Here is an example Results tab for an experiment:

An experiment's results tab.

An experiment's results tab.

Results update frequency

How often LaunchDarkly updates experiment results depends on the age of the experiment:

  • In the first 24 hours of an experiment, LaunchDarkly updates the results at least every ten minutes.
  • For experiments that are between 1-60 days old, LaunchDarkly updates the results every hour.
  • For experiments more than 60 days old, LaunchDarkly updates the results once per day.

Summary

The “Summary” section displays the experiment’s hypothesis and key takeaways, including whether or not you have enough data to determine a winning variation for the experiment.

Bayesian experiments

For Bayesian experiments, the summary includes a sample size estimator that gives an estimate of how much more traffic needs to encounter your experiment before reaching your chosen probability to be best. To learn more, read Sample sizes for Bayesian experiments.

The Summary section of an experiment's results page.
The Summary section of an experiment's results page.

Exposures

The “Exposures” section displays the percentage of contexts exposed to each variation over time. To learn more, read Experiment sample size and run time.

The "Exposures" section.

The Exposures section.

Statistics information

The following statistics information displays above the results tables:

  • Significance level (frequentist experiments only): The range of values within which, if you repeated the experiment many times, would contain the true value of the relative difference between the treatment and the control. To learn more, read Frequentist experiment results.
  • Threshold (Bayesian experiments only): The threshold represents how confident you want to be in an experiment’s results before making a decision. The threshold determines the width of your credible intervals, and when LaunchDarkly declares a variation the winning variation. when You select your desired threshold when you create an experiment. To learn more, read Bayesian experiment results.
  • SRM: Specifies if LaunchDarkly has detected a sample ratio mismatch (SRM). SRMs indicate that there may be an issue with the implementation of your JavaScript-based SDKs. To learn more, read Sample ratio mismatch.
  • CUPED: Specifies if LaunchDarkly has enabled covariate adjustment (CUPED) for this experiment.
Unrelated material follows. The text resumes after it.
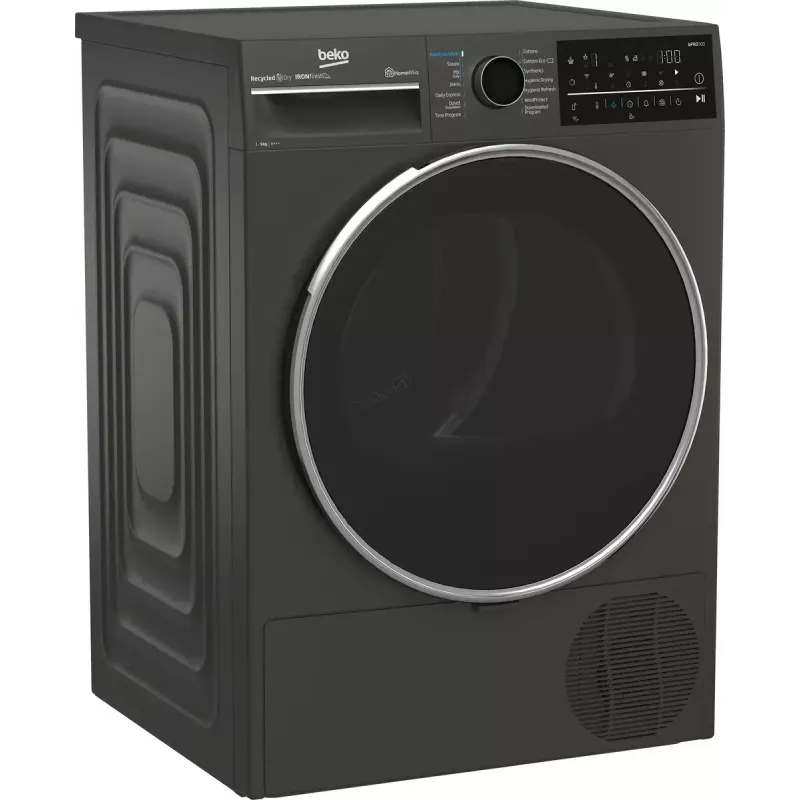 Secadora BEKO B5T89243M — de libre instalación, carga frontal, bomba de calor, 9 kg, Negro, 598×672×846 mm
CUPED uses data collected before an experiment began to reduce variance in experiment results.
  • MCC (frequentist experiments only): Specifies if you have multiple comparisons correction (MCC) enabled to help reduce false positives in your experiment.
    • To toggle off MCC on a running or completed experiment, click on the pencil icon above the “Exposures” section and uncheck the Multiple comparisons correction checkbox.
  • Sequential testing: (Frequentist experiments only) Whether or not you have enabled sequential testing to allow you to act on the results at any time.

An experiment's statistics information.

An experiment's statistics information.

Results table

An experiment’s results table displays each variation’s performance in the experiment. You can choose to view the results by forest plot, arm averages, probability density, or relative difference.
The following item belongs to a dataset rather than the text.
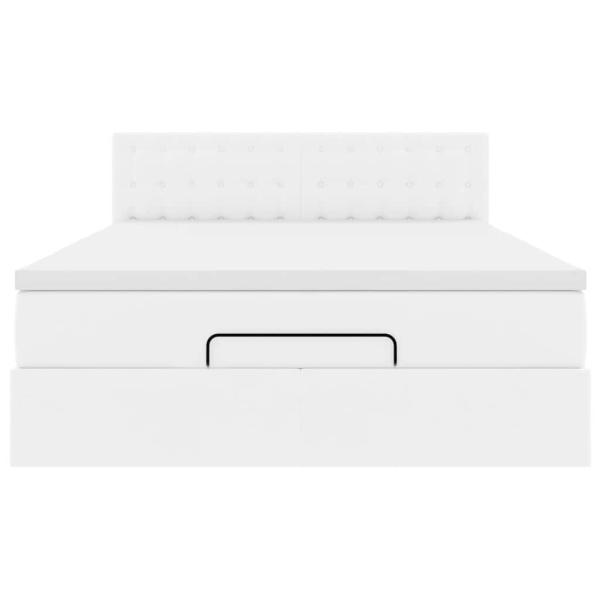 Ottoman-Bett mit Matratze Weiß 140x190 cm Kunstleder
To learn more, read Bayesian experiment results and Frequentist experiment results.

A frequentist experiment's results table.

A frequentist experiment's results table.

The results table groups variation results by the metrics chosen for the experiment. The “Sample size” column shows the number of units the metric contributes to experiment results. Certain metric configuration options can cause units to be excluded from the experiment. Click a value in this column to view a breakdown of any units that were excluded from consideration. To learn more, read Metric measurement window.

Further analyzing results

You can further analyze your results using Data Export or by implementing qualitative user feedback.

Data Export

If you’re using Data Export, you can further analyze your experiment data using third-party tools. To learn more, read Data Export.

Qualitative user feedback

Experimentation provides useful quantitative feedback, but you may be interested in gathering qualitative feedback as well. To do this, you can configure your application to send user feedback to LaunchDarkly. To learn how, read Collecting user feedback.